6/9/2015 01:30:48 pm

What is a layperson/non-Bible scholar to do??

Here is our dilemma: Every Christian Old Testament Bible scholar, apologist, pastor, and priest on the planet says that the Old Testament prophesies the birth and death of Jesus of Nazareth as the Jewish Messiah (ben David). However, every (non-messianic) Jewish "Old Testament" scholar and rabbi adamantly states that there is not one single prophecy in the Hebrew Bible about Jesus.

So who are we poor ignorant saps to believe?

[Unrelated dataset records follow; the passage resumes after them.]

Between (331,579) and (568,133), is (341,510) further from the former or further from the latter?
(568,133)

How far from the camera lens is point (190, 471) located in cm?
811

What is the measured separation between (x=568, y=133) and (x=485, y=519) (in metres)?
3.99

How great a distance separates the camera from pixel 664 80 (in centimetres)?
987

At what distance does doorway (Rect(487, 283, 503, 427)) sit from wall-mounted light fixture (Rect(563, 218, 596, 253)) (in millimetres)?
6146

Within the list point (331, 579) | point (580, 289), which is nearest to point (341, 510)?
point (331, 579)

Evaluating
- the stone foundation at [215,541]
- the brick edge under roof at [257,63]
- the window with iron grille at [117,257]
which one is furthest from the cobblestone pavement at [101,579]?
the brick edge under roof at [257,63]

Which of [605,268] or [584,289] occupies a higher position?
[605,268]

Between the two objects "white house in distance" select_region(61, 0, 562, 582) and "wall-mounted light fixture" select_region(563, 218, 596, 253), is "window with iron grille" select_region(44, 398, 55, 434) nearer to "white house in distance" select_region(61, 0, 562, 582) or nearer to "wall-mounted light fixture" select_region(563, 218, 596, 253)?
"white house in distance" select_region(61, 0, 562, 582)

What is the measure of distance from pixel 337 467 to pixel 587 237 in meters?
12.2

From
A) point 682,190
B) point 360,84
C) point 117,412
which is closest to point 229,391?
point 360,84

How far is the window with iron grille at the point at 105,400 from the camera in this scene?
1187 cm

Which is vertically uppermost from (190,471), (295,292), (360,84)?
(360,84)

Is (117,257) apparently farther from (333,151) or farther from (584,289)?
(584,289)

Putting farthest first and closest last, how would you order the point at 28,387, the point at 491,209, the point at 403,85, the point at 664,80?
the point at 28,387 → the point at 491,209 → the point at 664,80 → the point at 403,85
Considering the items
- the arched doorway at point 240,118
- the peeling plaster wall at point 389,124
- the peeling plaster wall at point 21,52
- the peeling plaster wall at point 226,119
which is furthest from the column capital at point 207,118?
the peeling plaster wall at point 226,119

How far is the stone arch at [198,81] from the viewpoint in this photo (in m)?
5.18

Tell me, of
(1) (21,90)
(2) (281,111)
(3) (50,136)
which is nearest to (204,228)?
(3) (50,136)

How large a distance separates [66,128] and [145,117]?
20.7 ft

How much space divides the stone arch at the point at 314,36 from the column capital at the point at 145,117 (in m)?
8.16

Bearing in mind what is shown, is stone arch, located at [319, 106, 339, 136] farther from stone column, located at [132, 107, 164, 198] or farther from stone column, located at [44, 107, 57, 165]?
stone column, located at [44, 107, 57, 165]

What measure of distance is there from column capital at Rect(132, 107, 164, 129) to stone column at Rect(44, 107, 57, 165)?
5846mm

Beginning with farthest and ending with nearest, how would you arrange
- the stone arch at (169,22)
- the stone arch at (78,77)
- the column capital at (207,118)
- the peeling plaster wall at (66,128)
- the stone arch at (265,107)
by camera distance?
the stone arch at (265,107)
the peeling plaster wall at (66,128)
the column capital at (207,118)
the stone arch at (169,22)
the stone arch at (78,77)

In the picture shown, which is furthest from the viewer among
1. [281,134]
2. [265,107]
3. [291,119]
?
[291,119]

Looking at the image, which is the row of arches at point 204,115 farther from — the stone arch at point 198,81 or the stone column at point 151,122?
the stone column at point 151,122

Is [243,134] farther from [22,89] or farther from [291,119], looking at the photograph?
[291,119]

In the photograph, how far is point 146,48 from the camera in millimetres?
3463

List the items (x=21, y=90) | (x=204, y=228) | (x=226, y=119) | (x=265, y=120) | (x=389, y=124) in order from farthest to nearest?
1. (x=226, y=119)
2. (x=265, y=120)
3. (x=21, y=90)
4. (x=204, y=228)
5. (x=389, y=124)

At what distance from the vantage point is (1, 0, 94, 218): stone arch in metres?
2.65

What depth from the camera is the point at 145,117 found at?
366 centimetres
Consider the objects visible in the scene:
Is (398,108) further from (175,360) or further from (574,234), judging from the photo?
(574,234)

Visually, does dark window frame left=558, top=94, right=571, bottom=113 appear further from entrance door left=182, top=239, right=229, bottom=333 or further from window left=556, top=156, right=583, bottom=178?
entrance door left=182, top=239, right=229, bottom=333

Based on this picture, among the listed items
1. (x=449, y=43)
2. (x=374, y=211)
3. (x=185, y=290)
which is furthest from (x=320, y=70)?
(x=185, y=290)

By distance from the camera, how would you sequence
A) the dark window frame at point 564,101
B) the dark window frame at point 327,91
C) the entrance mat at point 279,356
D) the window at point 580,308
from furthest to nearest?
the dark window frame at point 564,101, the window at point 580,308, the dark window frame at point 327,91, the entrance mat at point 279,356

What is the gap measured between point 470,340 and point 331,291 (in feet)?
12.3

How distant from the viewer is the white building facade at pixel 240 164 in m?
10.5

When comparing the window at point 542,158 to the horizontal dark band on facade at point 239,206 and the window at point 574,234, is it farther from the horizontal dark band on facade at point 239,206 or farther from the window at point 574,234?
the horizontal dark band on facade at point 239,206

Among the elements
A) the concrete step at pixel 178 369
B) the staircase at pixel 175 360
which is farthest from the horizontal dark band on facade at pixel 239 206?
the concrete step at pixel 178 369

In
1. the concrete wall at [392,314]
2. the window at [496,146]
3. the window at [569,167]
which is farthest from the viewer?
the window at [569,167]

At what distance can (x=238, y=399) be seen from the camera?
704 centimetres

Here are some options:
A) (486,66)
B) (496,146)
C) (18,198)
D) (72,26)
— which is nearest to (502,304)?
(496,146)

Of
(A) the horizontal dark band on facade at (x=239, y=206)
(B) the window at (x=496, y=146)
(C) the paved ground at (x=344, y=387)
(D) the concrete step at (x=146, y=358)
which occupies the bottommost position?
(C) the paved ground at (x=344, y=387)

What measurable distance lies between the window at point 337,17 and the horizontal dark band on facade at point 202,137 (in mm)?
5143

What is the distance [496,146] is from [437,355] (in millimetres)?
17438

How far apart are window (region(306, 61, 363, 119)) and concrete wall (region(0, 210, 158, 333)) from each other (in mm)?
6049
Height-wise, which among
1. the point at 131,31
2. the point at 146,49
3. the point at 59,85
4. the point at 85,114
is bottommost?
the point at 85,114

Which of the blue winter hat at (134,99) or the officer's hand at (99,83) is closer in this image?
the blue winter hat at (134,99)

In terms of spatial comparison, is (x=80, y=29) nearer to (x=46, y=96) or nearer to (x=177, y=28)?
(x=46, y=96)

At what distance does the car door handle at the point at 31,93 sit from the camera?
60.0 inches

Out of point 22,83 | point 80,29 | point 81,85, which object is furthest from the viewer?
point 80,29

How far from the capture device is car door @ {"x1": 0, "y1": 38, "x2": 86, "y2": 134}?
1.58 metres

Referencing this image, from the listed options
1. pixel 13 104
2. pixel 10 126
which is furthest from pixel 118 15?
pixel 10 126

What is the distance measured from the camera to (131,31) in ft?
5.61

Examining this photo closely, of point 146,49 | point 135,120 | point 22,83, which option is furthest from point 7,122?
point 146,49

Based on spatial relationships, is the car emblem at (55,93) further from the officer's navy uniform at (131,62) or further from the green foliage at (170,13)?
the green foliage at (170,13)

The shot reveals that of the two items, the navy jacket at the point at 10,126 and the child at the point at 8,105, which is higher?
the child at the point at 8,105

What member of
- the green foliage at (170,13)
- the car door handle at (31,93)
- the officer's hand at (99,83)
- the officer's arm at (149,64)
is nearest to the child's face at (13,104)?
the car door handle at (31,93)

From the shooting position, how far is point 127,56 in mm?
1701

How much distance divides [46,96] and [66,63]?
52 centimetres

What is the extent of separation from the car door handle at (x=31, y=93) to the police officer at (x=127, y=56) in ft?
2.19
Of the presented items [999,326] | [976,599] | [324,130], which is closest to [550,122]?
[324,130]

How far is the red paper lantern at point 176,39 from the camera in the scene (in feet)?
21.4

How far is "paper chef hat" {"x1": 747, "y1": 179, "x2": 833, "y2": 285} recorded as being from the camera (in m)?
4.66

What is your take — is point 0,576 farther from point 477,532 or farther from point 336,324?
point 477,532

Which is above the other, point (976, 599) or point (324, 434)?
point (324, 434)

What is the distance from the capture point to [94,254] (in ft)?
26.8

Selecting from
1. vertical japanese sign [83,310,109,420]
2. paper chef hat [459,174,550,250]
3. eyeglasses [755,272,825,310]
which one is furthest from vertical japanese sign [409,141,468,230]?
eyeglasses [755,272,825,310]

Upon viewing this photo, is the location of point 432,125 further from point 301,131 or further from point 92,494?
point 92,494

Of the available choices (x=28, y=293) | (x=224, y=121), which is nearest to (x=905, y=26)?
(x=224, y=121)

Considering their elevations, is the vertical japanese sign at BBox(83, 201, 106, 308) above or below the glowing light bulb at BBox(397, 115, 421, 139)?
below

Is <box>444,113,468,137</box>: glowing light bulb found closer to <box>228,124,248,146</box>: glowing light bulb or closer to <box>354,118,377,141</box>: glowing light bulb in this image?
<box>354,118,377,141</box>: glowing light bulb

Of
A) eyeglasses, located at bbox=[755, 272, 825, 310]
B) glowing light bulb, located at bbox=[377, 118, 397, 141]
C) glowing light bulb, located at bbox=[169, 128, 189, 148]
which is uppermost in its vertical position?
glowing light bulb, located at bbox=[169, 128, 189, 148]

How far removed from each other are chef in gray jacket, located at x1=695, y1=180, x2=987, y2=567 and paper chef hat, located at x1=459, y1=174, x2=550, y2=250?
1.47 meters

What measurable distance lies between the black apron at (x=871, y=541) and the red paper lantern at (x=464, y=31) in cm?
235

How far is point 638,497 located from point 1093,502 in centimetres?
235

In lieu of spending the next 10 years becoming a fluent Hebrew-speaking Old Testament scholar yourself, I would suggest using some good ol' common sense. Who is more likely to be correct:

1.) Jewish sages and rabbis who have spent their entire lives immersed in Jewish culture, the Jewish Faith, the Hebrew language, and the Hebrew Bible---for the last 2,000 years...or... 2.) seminary graduates from Christian Bible colleges in Dallas, Texas and Lynchburg, Virginia?

Sorry, Christian scholars, but using good ol' common sense, I have to go with the Jewish scholars. And Jewish scholars say that Christian translators deliberately mistranslated and distorted the Hebrew Bible to say things in the Christian Bible that is never said in the original Hebrew---for the purpose of inventing prophesies into which they could "shoehorn" Jesus!

I recommend that every Christian read the bombshell book, "Twenty-Six Reasons Why Jews Don't Believe in Jesus" by orthodox Jewish author, Asher Norman. You will be blown away by the evidence that this Jewish author presents that confirms why Jews have said the following for the last two thousand years: "Jesus of Nazareth was NOT the Messiah."